Thursday, May 29, 2008

Yosemite Fairy Tale

Once upon a time, not that long ago, maybe even this summer, there were two foreign rock-climbing brothers who spent the warm months in Yosemite sieging the towering granite walls, trying to topple them. The brothers were an odd pair, one was a raven-haired Fabio and the other was a cigarette smoking hungry wolf. They never walked when they were in Yosemite Valley; they swaggered. Their plan for this season was to win the Grand Prix of the Yosemite Pissing Contest.
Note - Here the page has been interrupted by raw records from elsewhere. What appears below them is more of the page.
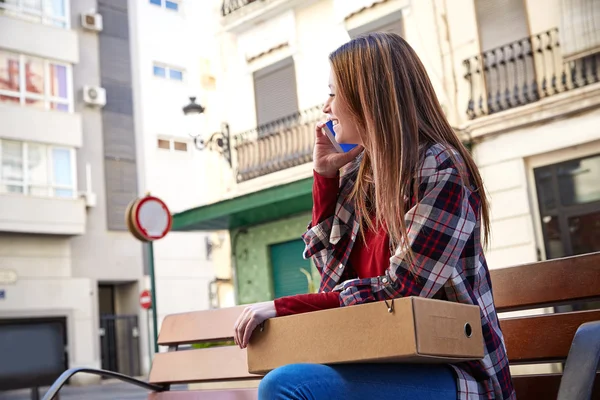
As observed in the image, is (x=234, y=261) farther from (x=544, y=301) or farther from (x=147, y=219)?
(x=544, y=301)

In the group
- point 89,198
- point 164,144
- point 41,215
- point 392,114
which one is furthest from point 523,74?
point 164,144

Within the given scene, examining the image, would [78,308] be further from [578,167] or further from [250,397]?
[250,397]

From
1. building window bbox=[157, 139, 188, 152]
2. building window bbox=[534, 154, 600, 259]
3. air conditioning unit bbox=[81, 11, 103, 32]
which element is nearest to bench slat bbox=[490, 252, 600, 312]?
building window bbox=[534, 154, 600, 259]

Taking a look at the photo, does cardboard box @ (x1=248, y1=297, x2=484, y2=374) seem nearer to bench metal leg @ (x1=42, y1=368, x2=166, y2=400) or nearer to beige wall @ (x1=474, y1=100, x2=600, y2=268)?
bench metal leg @ (x1=42, y1=368, x2=166, y2=400)

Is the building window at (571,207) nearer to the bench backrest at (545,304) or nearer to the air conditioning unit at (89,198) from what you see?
the bench backrest at (545,304)

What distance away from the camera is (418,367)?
117 centimetres

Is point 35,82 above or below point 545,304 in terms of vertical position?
above

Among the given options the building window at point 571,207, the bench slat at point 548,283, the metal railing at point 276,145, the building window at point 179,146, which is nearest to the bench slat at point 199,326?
the bench slat at point 548,283

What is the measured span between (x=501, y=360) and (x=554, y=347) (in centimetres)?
41

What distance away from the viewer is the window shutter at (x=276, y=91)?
9.66m

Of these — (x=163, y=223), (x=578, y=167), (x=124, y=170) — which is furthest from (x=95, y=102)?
(x=578, y=167)

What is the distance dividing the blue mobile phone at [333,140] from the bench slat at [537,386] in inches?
24.4

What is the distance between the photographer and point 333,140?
156 cm

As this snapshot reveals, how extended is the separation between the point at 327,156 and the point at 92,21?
1607 cm
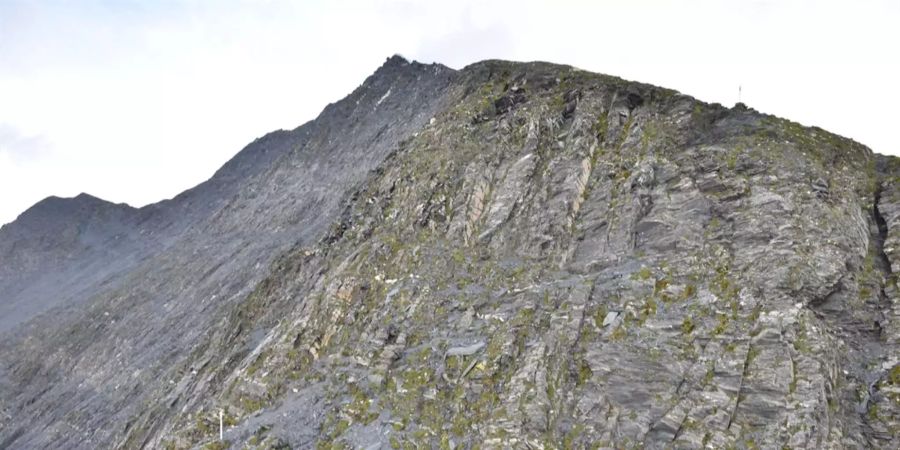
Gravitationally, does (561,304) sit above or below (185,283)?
below

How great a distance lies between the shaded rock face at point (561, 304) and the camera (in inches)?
976

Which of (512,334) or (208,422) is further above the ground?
(512,334)

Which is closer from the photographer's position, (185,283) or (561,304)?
(561,304)

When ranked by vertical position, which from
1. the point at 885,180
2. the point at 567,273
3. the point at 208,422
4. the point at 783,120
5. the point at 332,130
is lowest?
the point at 208,422

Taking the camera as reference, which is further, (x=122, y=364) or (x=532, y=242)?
(x=122, y=364)

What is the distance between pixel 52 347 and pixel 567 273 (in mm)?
52682

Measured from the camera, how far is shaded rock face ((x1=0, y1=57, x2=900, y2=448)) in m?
24.8

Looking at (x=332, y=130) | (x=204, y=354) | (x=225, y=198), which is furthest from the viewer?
(x=225, y=198)

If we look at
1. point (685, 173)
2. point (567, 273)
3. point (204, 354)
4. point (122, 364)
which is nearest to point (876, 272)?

The Nose of El Capitan has a fitting name. It splits the face of the granite monolith in half, beginning straight and steep at the top before gently broadening to Gallic proportions at the bottom. The first ascent of the formation had been made in an epic six months but it had been whittled down to a mere two and half hours by competitive speed demons. Shaving a few seconds of stubble from the face would garner the head chair at the table in the cafeteria, and a fan club of slinky tassels. The foreign brothers were keen.
They set about the task in their normal style, marking every rugosity on the stone so that might know exact gear and foot placements. The route was dumbed down to levels of mild mental retardation; a child on the route would require only slight supervision to ascend it. Film crews with grasshopper cranes hung from the face to capture the brothers flashing by. Ostentatious to say the least.
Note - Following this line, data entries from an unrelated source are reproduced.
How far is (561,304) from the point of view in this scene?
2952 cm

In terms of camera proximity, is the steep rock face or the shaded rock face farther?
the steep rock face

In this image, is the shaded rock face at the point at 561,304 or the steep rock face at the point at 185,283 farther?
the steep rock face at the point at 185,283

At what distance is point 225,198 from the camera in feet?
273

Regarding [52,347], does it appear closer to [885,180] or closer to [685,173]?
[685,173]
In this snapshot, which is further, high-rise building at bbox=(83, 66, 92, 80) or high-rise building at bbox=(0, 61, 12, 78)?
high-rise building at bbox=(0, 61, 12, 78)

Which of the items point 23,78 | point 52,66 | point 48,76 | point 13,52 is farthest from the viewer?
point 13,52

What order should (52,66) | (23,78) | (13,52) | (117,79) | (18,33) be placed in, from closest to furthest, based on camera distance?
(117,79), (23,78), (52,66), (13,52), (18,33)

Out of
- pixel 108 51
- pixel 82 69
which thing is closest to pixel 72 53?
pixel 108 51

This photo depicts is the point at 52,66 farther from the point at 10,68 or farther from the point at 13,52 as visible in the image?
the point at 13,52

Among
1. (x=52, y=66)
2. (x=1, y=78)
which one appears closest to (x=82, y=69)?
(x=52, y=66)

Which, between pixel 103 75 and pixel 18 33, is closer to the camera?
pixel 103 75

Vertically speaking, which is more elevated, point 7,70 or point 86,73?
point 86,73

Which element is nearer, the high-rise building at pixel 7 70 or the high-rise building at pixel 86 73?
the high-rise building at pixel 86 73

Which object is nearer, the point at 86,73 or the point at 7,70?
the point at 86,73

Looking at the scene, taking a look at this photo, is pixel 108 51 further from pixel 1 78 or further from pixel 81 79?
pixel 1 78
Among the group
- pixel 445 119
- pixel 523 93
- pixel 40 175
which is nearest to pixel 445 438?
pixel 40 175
There were two other local climbers, both short, who despite their small stature had enormous strength and ability. El Capitan was a training ground for greater expeditions afar for them and one day they decided to jaunt up the Nose, a fitting place for their calisthenics. They packed their bags lightly, anticipating a mere day on the wall and a night at the bar. They scurried up the rock face making time post-haste. As they moved past the nasal cavities and into the cartilage of the climb, the two gnomes became disgusted with the atrocities on the walls. There were long blotches of chalk, which could be seen from the meadow far below, scrawled onto the wall marking handholds. They saw so many tics they feared Lyme disease. As one of the Lilliputian climbers led up the route the other contemplated the graffiti. After a few moments he was struck by an impish idea. He erased the tic mark at his head and painted another six inches higher on the bald granite. His partner soon called up to him, they hiked to the top of the cliff, and headed to the bar for some well deserved lagers.
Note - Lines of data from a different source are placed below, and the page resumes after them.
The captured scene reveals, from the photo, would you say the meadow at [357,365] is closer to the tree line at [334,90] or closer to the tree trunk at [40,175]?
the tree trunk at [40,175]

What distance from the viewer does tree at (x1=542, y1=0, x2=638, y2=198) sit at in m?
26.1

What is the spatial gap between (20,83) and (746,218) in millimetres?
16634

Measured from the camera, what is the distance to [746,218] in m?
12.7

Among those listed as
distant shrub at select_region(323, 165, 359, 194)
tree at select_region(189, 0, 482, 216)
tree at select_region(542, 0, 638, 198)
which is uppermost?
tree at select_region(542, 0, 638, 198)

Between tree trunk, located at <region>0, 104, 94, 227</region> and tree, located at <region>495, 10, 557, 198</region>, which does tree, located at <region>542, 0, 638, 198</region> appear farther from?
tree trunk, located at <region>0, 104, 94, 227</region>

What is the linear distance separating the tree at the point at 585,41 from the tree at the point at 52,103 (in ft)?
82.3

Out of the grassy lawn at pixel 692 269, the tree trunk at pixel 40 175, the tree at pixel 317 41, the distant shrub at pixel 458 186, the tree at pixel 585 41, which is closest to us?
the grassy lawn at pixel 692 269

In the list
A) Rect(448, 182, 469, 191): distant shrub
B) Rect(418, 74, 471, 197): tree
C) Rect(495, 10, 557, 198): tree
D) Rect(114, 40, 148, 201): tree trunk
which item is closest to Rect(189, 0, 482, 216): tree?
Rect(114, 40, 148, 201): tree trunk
The next morning the foreign brothers sashayed into the cafeteria and announced to anyone with ears that they were going for the record. "Ve Vill climb it very, very, vast," said the brother who looked like a raven-haired Fabio. The hungry wolf let a rolled cigarette fall from his mouth and he snarled. They donned their quickest climbing gear, a pair of leather pants for Fabio's doppelganger and tight g-string briefs for his brother.

Scores of onlookers stared as they started to climb. Cameramen dangled from the cliff, the rock monkeys of the Valley gawked from the nearby bridge, and ladies swooned from the grassy meadow. They were making excellent time, hitting their marks within milliseconds. They climbed boldly and with arrogance. They stopped only to flash smiles at the camera, scorning protection. Two-thirds of the ways up the route, the foreign brothers were in position to shatter the record. The hungry wolf was sprinting up the rock, lurching between handholds, using every mark to perfection as his brother climbed speedily behind. He spotted a long tic painted onto the wall and rocketed toward it. But his paw merely scraped against the smooth rock. For a moment he was weightless, a European Wily E. Coyote, and then he lobbed, flying through the air past his brother fifty feet below and logging more airtime than a 747. Everything reached the end when his ass landed squarely on a ledge seventy-five feet away.

The circus packed up and the brothers limped back to the ground. The cameramen stored their reels, the rock monkeys went in search of bananas, and the ladies shrugged their shoulders tired of hearing about the astral bodies of Bavaria.

On this day all the people in Yosemite learned that it's never a good idea to have huberis.